I feel like it’s my destiny to write.  Even if no one else in the world reads what I have to say I feel it in my bones.  But sometimes what I am trying to lay out on the paper just plain sounds better in my head!  Or maybe looks better in my head would better describe it.  My stories are movies playing in my mind, but I can’t seem to write fast enough to capture every detail in written form.  This is really something I am committed to work on!

Majestic creature

Heaven created

Purched high above

Nothing but air

Quiet strength

Holds him high

Seemingly undetected

By a blind eye

Only eyes open

To God’s beauty

Would his presence be known

 

Check out my new tab!

I have added a recipe tab to the blog.  I will post easy and quick family meals and recipes that won’t break the bank.  Most of the recipes call for ingredients many homes keep in stock.  And of course they will not be time consuming!  Who has time these days?  Not me, but we have to eat right?

A healthy hotdish – sort of…

Chicken Triscuits

1 pkg.
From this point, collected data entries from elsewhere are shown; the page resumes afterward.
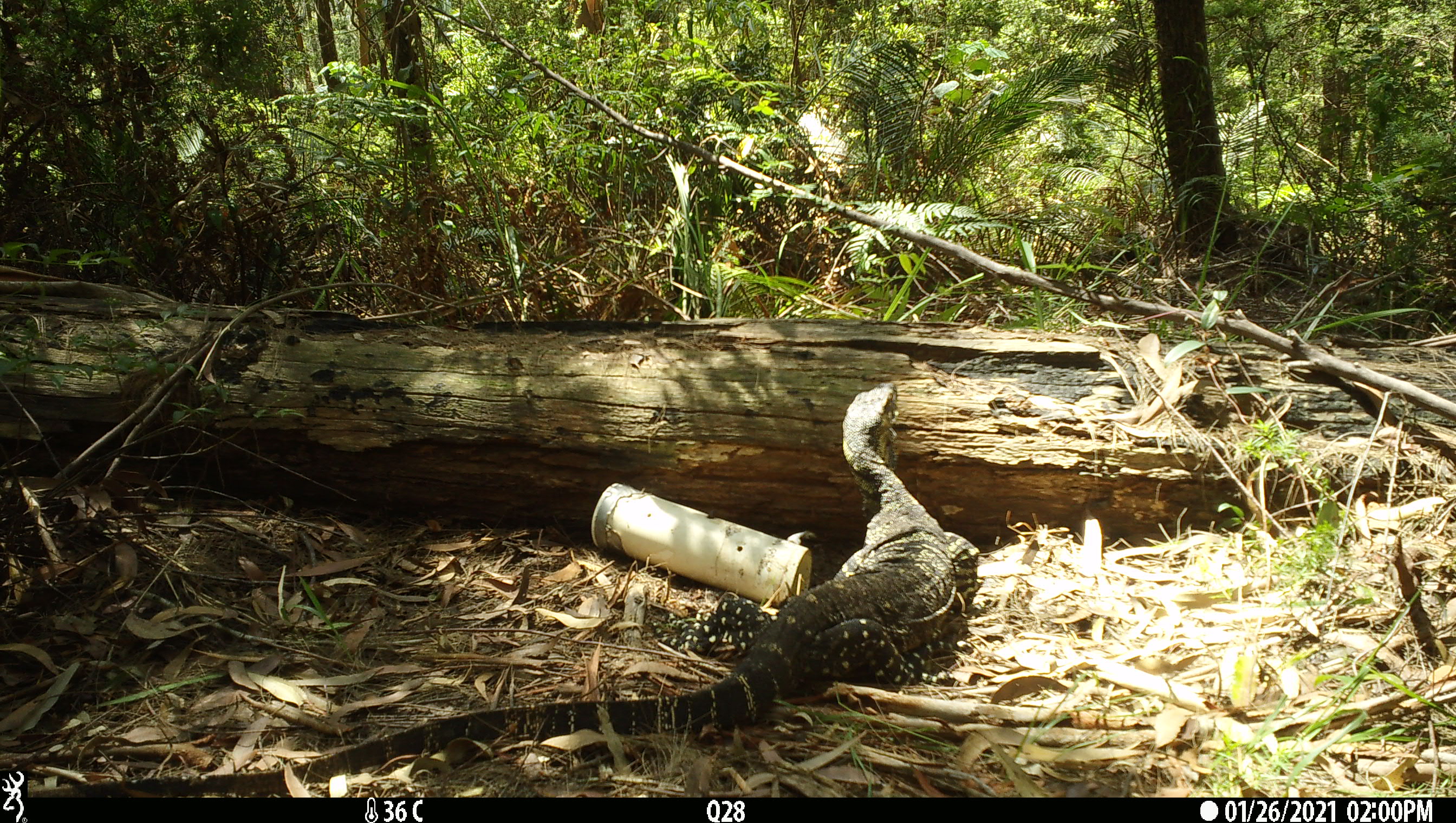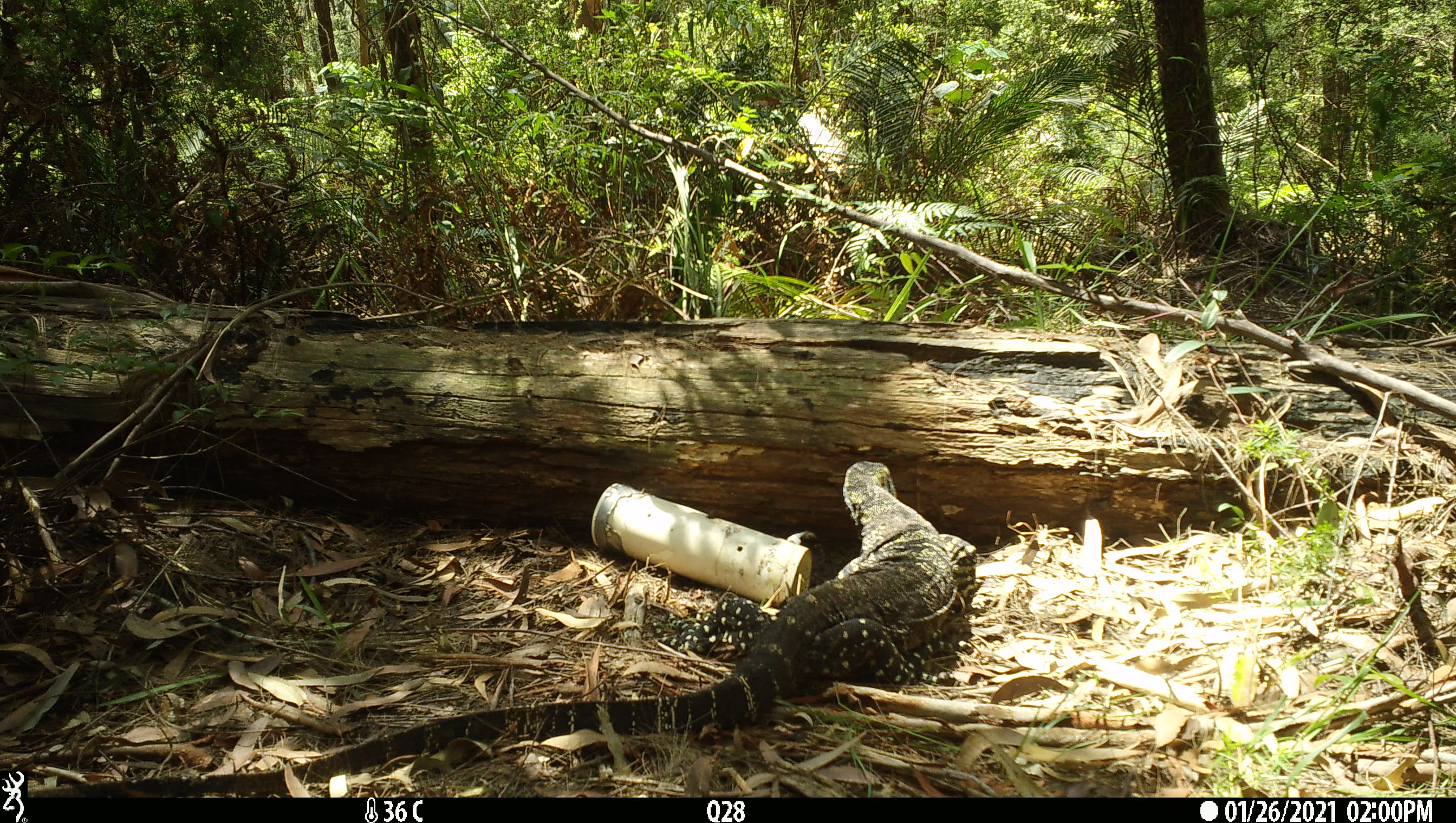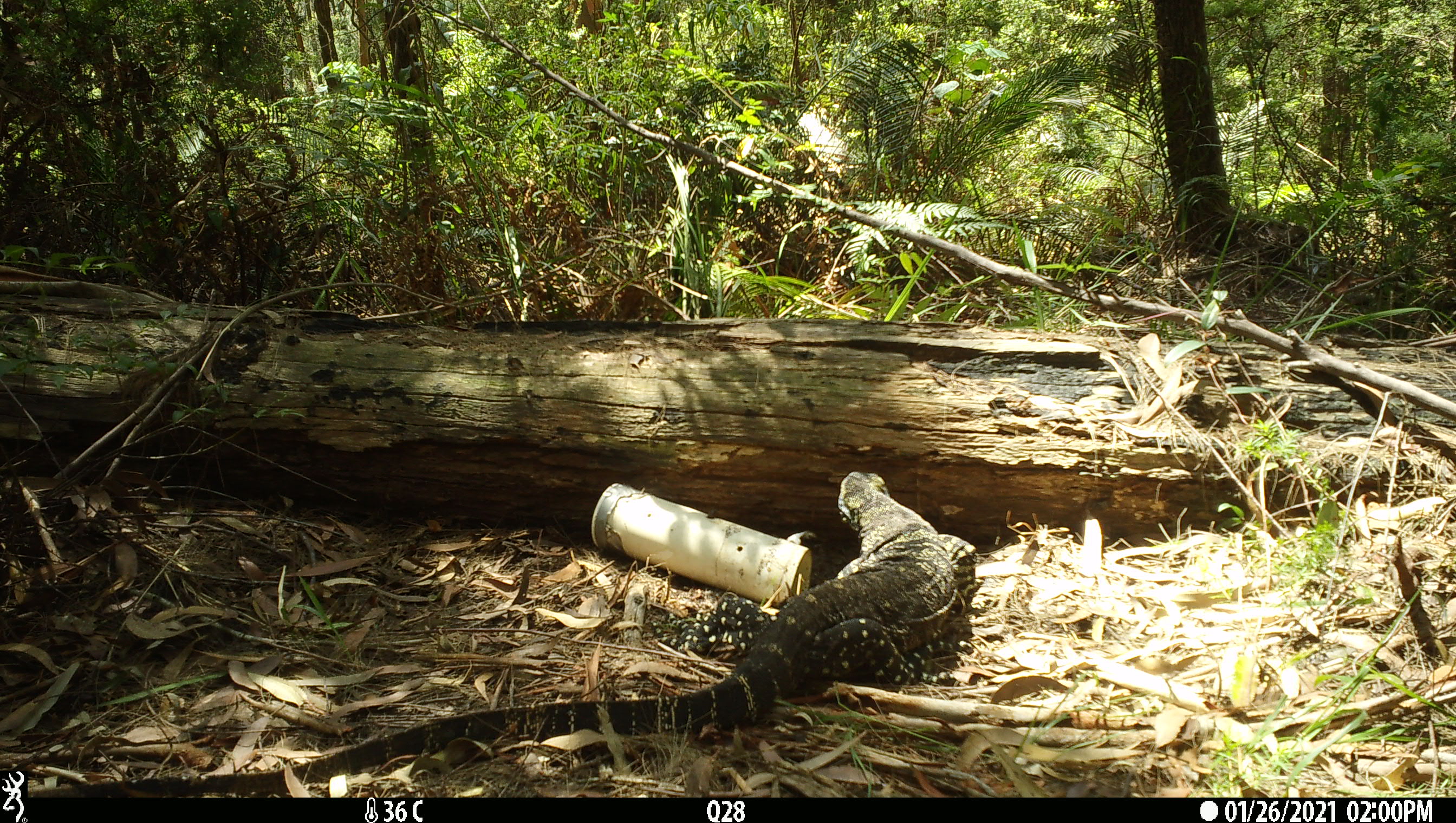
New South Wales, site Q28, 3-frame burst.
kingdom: Animalia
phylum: Chordata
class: Reptilia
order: Squamata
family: Varanidae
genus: Varanus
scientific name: Varanus varius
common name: lace monitor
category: goanna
Triscuits

2 cans cream of chicken soup

1/2 cup mayo

2 cans of sliced water chestnuts, drained

2 cans asparagus cuts, drained

3 cups cooked chicken

salt and pepper to taste

Put half of the crushed Triscuits in a well-buttered large casserole.  Layer chicken, asparagus and chestnuts.  Add salt and pepper.  Pour chicken soup that has been heated with mayo over mixture and sprinkle remaining Triscuits on top.  Bake with cover for 1 hour at 350 degrees.  Bake uncovered for 15 minutes.  For healthier version use low fat, low salt soup and mayo. 

I recommend paying attention when buying water chestnuts – I didn’t know they came whole so I ended up slicing them myself – not so hard, but kind of a pain in the butt!  So can anyone tell me what a water chestnut is?

If I had a vision, as a teenager, of what I wanted my life to turn out like when I grew up it would be the life that reality star Bethany Frankel is living right now.  Instead of introducing and branding an alcohol and lifestyle, I wanted to run a successful magazine and write best-selling books.  But the parallel between her life now and my teenage fantasy is uncanny. 

The funny thing is my life has turned out so unbelievably fantastic and so unbelievably polar opposite of my previous delusional fantasy.  It makes me laugh to look out my patio door to a view of cedar chip gardens, oak trees and a dodge pickup.  Bethany’s view is of the Manhattan skyline, silver shimmering buildings, gray cement and fast-moving cars.  It’s absolutely gorgeous and phenomenal.  But mine is better. 

Starkly different shades of the spectrum make each of our views unique and wonderful.  Equally beautiful creations from two separate worlds yet living on the same planet.

Her high-powered career in the fast-moving New York City leaves her tired and breathless in almost every episode of her TV show.  What leaves me breathless in my view from the toolies life in a rural community in the north woods you ask?  Watching my kids grow up before my eyes, seeing the newly hatched baby geese waddle behind their mother as they cross the highway stopping traffic which consists of me and a tractor in the opposite lane, the power of a spring rain to fill a river to capacity threatening a small town’s livelihood and at the same time nourishing the grass and tree buds to life.  Those things are my life and I love it!

I am a mother, a wife, a daughter, a sister, an auntie and a friend and I am loved.  I got the life I really desired and I am happy to be living free and full of love.